══ 所给文本 ══
Inna and Dima CodeForces - 374C
原题链接
考察:记忆化搜索
思路:
不用等完整的DIMA在记录.设置\(dp[i][j]\)为当前坐标\((i,j)\)能走的步数.求所有起点的最大\(dp[i][j]\).
无穷的条件是当前起点开始走到本次走过的地方.所以还需要一个\(bool\)数组记录.
Code
#include <iostream>
#include <cstring>
using namespace std;
const int N = 1010,INF = 0x3f3f3f3f;
int n,m,dp[N][N];//以x,y为起点能搜到的最大dima
char s[N][N],dir[N/10] = "DIMA";
bool vis[N][N];
int xx[4] = {-1,1,0,0},yy[4] = {0,0,-1,1};
int dfs(int x,int y,int idx)
{
if(dp[x][y]!=-1) return dp[x][y];
dp[x][y] = 0;
int ans = 0;
for(int i=0;i<4;i++)
{
int dx = x+xx[i],dy = y+yy[i];
if(dx>0&&dx<=n&&dy>0&&dy<=m&&s[dx][dy]==dir[idx%4])
═══
══ 材料记录 ══
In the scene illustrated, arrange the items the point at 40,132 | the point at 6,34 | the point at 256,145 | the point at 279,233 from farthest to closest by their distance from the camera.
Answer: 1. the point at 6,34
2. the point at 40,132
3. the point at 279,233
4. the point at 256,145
═══
§ 练习内容
a: 用两句话概括这篇 CodeForces 374C 题解。
b: 接着这篇 CodeForces 374C 题解的代码往下写，从最后那行 if 判断之后续起。
上述场景问题记录是独立的材料，与 CodeForces 374C 题解没有关系。

§ 参考答案
a: 这篇题解把 Inna and Dima（CodeForces 374C）归为记忆化搜索题，用 dp[i][j] 表示从坐标 (i,j) 出发能走的步数，并在所有起点中求 dp[i][j] 的最大值。无穷的判定条件是从当前起点出发走到本次已走过的位置，所以还要用一个 bool 数组来记录。

b:
{
if(vis[dx][dy]) return INF;
vis[dx][dy] = 1;
ans = max(dfs(dx,dy,idx+1),ans);
vis[dx][dy] = 0;
}
}
return dp[x][y] = ans+1;
}
void solve()
{
int ans = 0;
for(int i=1;i<=n;i++)
for(int j=1;j<=m;j++)
if(s[i][j]=='D'&&dp[i][j]==-1)
{
vis[i][j] = 1;
ans = max(dfs(i,j,1),ans);
vis[i][j] = 0;
}
if(ans/4==0) puts("Poor Dima!");
else if(ans>=INF) puts("Poor Inna!");
else printf("%d\n",ans/4);
}
int main()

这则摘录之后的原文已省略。